Далее. Существовали варварские миры Офиучуса, которые ортодоксальное учение классифицировало как образцы примитивного человечества, не поднявшегося еще до стадии межзвездных путешествий.
Каждый учебник использовал эти миры в качестве лучшего доказательства теории Мержеба, то есть того, что человечество является естественной вершиной эволюции любого мира, основанного на водно-кислородной химии с определенной интенсивностью температуры и гравитации, того, что каждый независимый виток в развитии человечества на одной планете может влиять на жизнь другой планеты, того, что с началом межзвездных перелетов такое влияние имело место.
Алварден тем не менее открыл следы ранней цивилизации, предшествовавшей эпохе офиучусанского варварства тысячелетней давности, показал, что эти ранние данные несут в себе следы межзвездных путешествий. Заключительным аккордом явился вывод ученого о том, что Человек мигрировал по Галактике, согласно новой теории, в уже цивилизованном состоянии.
Именно после этого «Ж. Г. А. О.» (таково было профессиональное сокращенное названия журнала) решил напечатать диссертацию Алвардена, написанную им десять лет назад.
А теперь разработка любимой теории привела Алвардена на планету, возможно, наименее значительную в Империи, — на Землю.
Алварден приземлился на том единственном участке Земли, что принадлежал Империи. Он был расположен на высоком плато к северу от Гималаев. Здесь, где радиоактивности не было ни теперь, ни раньше, сохранилось сооружение, не имеющее никакого отношения к земной архитектуре. По сути дела оно было копией вице-королевского дворца, детища более удачливых миров. Для комфорта на плато была сотворена мягкая пышная почва.

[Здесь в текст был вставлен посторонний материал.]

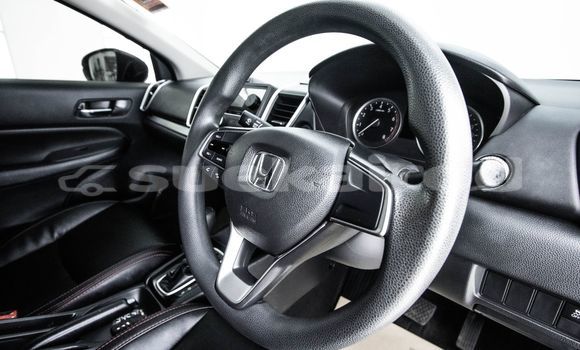 Buy Used Honda City Black Car in Bangkok in Bangkok Buy Used Honda City Black Car in Bangkok in Bangkok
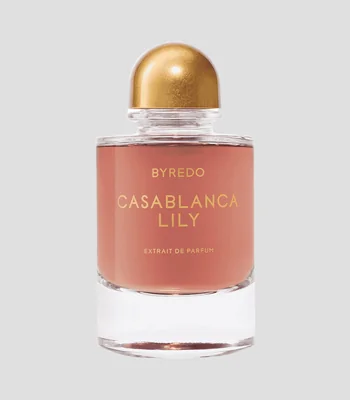 Perfume Casablanca Lily, Extrait de Parfum 70 ml para Unisex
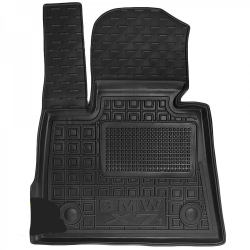 Tappetini Di Gomma Su Misura Per BMW X7 G07 (2019+)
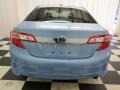 2012 Clearwater Blue Metallic Toyota Camry Hybrid XLE  photo #19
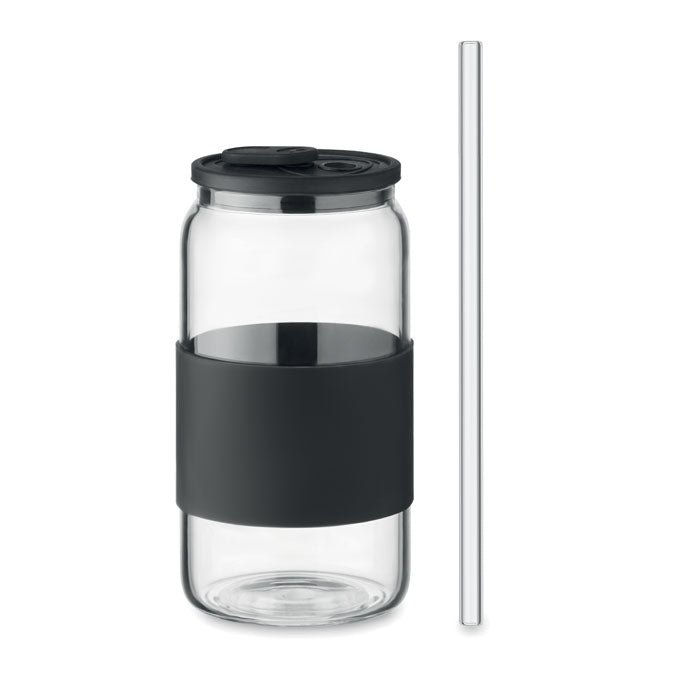 GO2506 Bicchiere in borosilicato 550ml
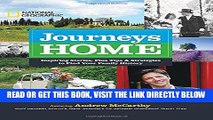 [READ] EBOOK Journeys Home: Inspiring Stories, Plus Tips and Strategies to Find Your Family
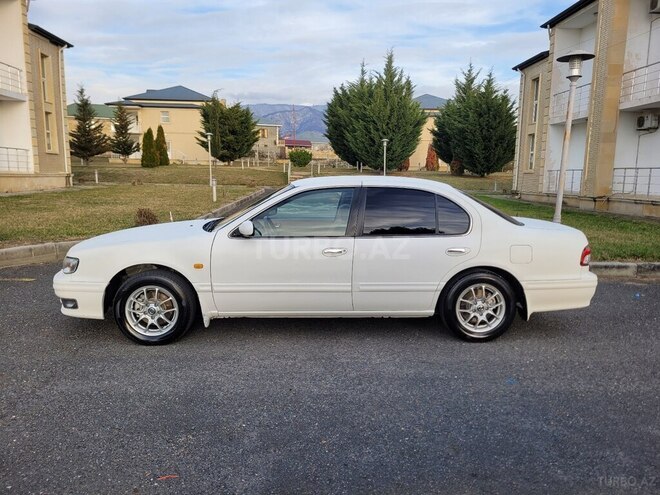 Nissan Maxima-3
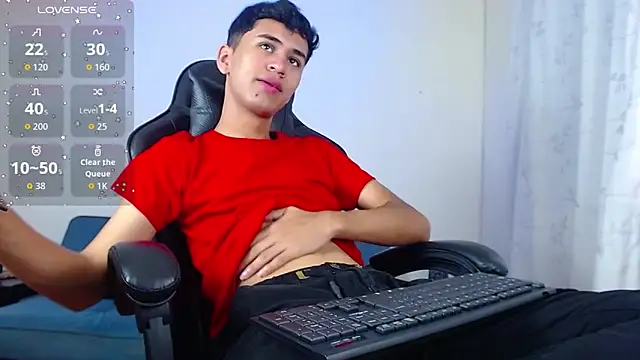 Alancum7 online show from March 4, 2026, 12:44 pm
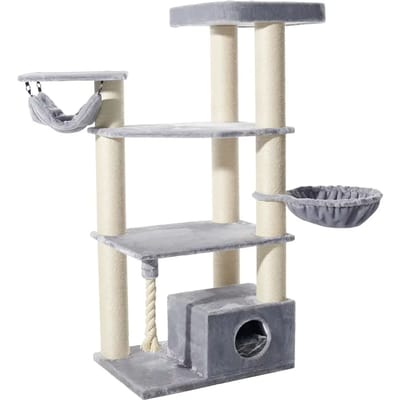 Kattenboom Nobby Pet Tokat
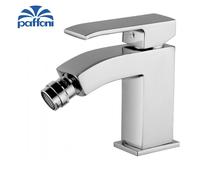 3S PAFFONI LES135 CR ROBINETTERIE MITIGEUR BIDET LEVEL PAFFONI AVEC VIDAGE BAIN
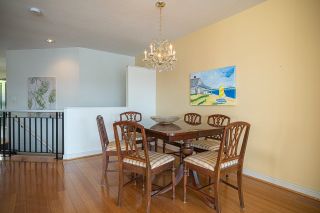 Photo 11: 8615 SEASCAPE DRIVE in West Vancouver: Howe Sound Townhouse for sale : MLS®# R2691946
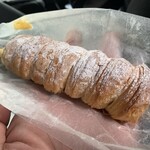 つむぎこむぎ - 料理写真:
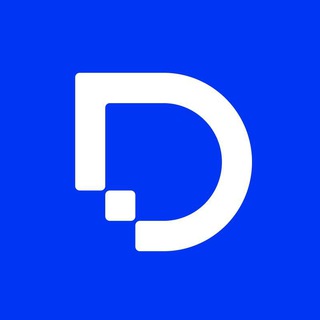 Telegram арнасының логотипі digitalbussinesskz — DigitalBusiness.kz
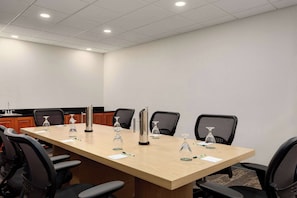 Sala de reunions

Стоимость энергии, затраченной на преобразование плато, была ужасающей по земным масштабам, но являлась мизерной для соответственных ресурсов десятков миллионов планет, чье число постоянно увеличивалось. (Было вычислено, что в 827 год галактической эры в среднем 50 новых планет каждый день достигали достоинства провинциального статуса, а подобного положения можно добиться при условии, что население планеты составляло не менее пяти миллионов.)
В этом месте на Земле правил Прокуратор Земли. И иногда, среди искусственной роскоши, он мог забыть о том, что был Прокуратором всего лишь крысиной норы, но всегда помнил, что он аристократ, происходивший из не очень древней, но пользовавшейся большим уважением семьи.
Его жена, пожалуй, гораздо реже Подвергалась подобному заблуждению, особенно в те моменты, когда, поднявшись на поросший травой холм, она могла видеть на расстоянии резкую, неровную линию, отделявшую эту область от яростной дикости Земли. И тогда ни цветные фонтаны, люминесцирующие в темноте с помощью холодного жидкого пламени, ни идиллические рощи не могли соперничать с сознанием того, что это окраина.
Так что, возможно, Алварден был принят здесь более тепло, чем мог на то рассчитывать. В конце концов, для Прокуратора Алварден был дыханием Империи, космоса, свободы.
А Алварден, в свою очередь, нашел здесь много такого, чем можно было восхищаться.
Он сказал:
— Хорошо сделано, и со вкусом. Удивительно, что дыхание центральной культуры достигает даже таких отдаленных уголков, как этот, лорд Энниус.
Энниус улыбнулся.
— Боюсь, что гораздо приятнее посещать здешний прокураторский дом, чем жить в нем. Он — не более, как пустая оболочка, приятно позванивающая от прикосновения к нему. Подумайте о том, что мы располагаем здесь только такими случайными гостями, как вы, и это все, что может дать нам центральная культура. Думаю, этого едва ли достаточно.
Они сидели в беседке, наблюдая за уходящим солнцем, окрашивающим горизонт в пурпур. Воздух был тяжелым от запахов цветов и трав, и казалось, что любое движение в нем может быть сделано только с усилием.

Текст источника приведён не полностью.